Gilmar Mendes
A grave crise político-institucional que hoje atormenta o
país, reforçada pelos cotidianos escândalos que revelam a capilaridade da
corrupção na estrutura administrativa brasileira, não deixa dúvida de que é
primordial repensar as formas pelas quais o Estado brasileiro é regido.
Coloquemos em foco o Poder Executivo Federal. Desde a
promulgação da Constituição Federal de 1988 — fato que simboliza
categoricamente a redemocratização do Brasil após os penosos anos de regime
militar — elegeram-se quatro presidentes da República: Fernando Collor de
Mello, Fernando Henrique Cardoso, Luiz Inácio Lula da Silva e Dilma Vana
Rousseff. Dos quatro presidentes eleitos, apenas dois conseguiram terminar os
mandatos sem serem destituídos compulsoriamente do cargo. Ou seja, em quase 30
anos de democracia, apenas a metade dos presidentes eleitos para governar o
país não perdeu o seu mandato.

- Problema proposto 1
Liste todos os presidentes da República mencionados no trecho.
- Problema proposto 2
Indique se cada afirmação concorda com o trecho: (a) quatro presidentes foram eleitos desde a promulgação da Constituição Federal de 1988; (b) três dos presidentes eleitos terminaram seus mandatos; (c) o foco é posto no Poder Judiciário.
- Problema proposto 3
Atualize o trecho começando nas palavras "Gilmar Mendes" e parando após "o seu mandato.", com "corrupção" substituído por "improbidade".
Esta listagem não tem relação com o trecho.

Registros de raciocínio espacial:

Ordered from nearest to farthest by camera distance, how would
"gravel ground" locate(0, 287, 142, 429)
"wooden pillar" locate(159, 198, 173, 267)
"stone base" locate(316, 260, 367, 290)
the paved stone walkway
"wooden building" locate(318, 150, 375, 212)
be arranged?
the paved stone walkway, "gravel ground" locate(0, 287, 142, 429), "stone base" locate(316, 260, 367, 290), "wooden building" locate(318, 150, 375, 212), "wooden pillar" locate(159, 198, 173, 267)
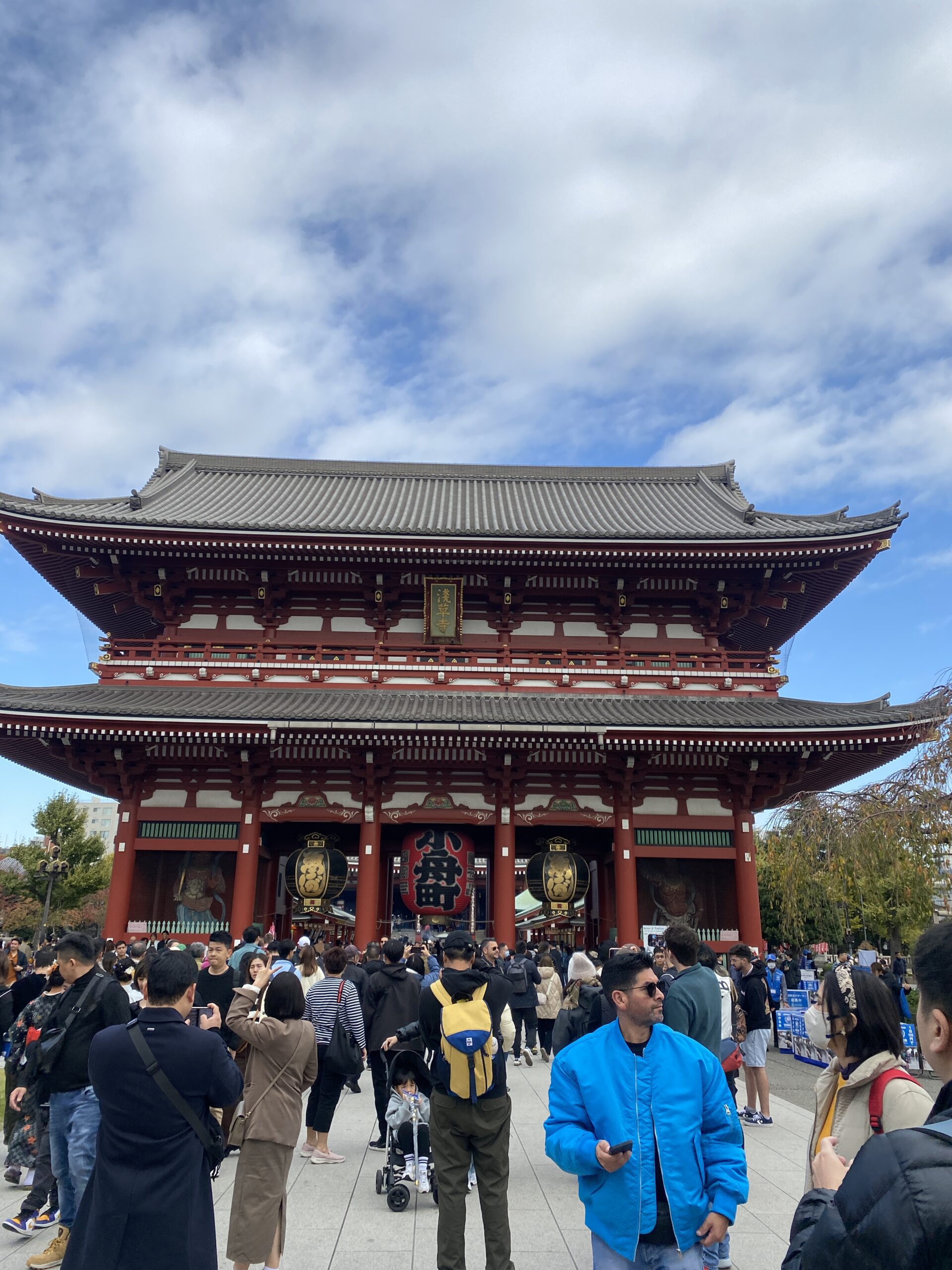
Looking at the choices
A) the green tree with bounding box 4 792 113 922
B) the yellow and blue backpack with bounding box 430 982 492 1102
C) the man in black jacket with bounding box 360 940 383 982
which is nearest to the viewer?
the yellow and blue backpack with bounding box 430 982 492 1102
* * *
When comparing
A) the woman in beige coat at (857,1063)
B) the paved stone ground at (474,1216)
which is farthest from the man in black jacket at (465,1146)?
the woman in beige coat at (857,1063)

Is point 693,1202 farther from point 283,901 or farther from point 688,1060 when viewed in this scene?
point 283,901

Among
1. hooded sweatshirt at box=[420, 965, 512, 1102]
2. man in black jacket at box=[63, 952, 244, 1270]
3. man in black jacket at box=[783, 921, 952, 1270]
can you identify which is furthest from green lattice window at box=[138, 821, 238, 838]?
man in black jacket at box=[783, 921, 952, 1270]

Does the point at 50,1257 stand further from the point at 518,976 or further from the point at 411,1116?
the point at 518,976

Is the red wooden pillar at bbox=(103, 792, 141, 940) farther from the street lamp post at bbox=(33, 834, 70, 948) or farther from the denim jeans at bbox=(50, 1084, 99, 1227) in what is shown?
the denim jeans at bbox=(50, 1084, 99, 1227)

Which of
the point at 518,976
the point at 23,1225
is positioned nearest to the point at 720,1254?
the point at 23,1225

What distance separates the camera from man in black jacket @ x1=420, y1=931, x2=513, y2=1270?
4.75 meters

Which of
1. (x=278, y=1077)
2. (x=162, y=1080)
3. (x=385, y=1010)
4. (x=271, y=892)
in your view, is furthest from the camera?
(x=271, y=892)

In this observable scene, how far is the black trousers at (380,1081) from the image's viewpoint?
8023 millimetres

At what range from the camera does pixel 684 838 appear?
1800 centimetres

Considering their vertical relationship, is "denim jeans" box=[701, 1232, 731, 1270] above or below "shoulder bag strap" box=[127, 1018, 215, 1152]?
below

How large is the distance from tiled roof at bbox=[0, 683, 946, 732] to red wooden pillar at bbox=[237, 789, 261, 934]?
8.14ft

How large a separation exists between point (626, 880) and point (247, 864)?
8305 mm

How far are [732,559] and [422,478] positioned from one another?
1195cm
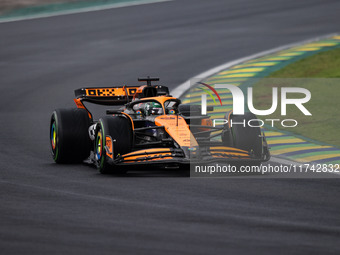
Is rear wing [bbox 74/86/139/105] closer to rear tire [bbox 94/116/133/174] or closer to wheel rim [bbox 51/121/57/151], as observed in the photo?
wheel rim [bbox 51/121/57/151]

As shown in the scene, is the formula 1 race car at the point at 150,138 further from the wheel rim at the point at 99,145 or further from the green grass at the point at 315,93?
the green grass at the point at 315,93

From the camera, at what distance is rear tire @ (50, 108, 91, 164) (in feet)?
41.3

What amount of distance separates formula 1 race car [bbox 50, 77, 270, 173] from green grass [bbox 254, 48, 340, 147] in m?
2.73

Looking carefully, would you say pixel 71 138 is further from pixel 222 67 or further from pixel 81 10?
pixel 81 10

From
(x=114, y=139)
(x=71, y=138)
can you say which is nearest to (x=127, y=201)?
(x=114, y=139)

- Resposta 1
Fernando Collor de Mello, Fernando Henrique Cardoso, Luiz Inácio Lula da Silva e Dilma Vana Rousseff.

- Resposta 2
(a) Sim: "elegeram-se quatro presidentes da República".
(b) Não: "apenas dois conseguiram terminar os mandatos sem serem destituídos compulsoriamente do cargo".
(c) Não: "Coloquemos em foco o Poder Executivo Federal."

- Resposta 3
Gilmar Mendes
A grave crise político-institucional que hoje atormenta o
país, reforçada pelos cotidianos escândalos que revelam a capilaridade da
improbidade na estrutura administrativa brasileira, não deixa dúvida de que é
primordial repensar as formas pelas quais o Estado brasileiro é regido.
Coloquemos em foco o Poder Executivo Federal. Desde a
promulgação da Constituição Federal de 1988 — fato que simboliza
categoricamente a redemocratização do Brasil após os penosos anos de regime
militar — elegeram-se quatro presidentes da República: Fernando Collor de
Mello, Fernando Henrique Cardoso, Luiz Inácio Lula da Silva e Dilma Vana
Rousseff. Dos quatro presidentes eleitos, apenas dois conseguiram terminar os
mandatos sem serem destituídos compulsoriamente do cargo. Ou seja, em quase 30
anos de democracia, apenas a metade dos presidentes eleitos para governar o
país não perdeu o seu mandato.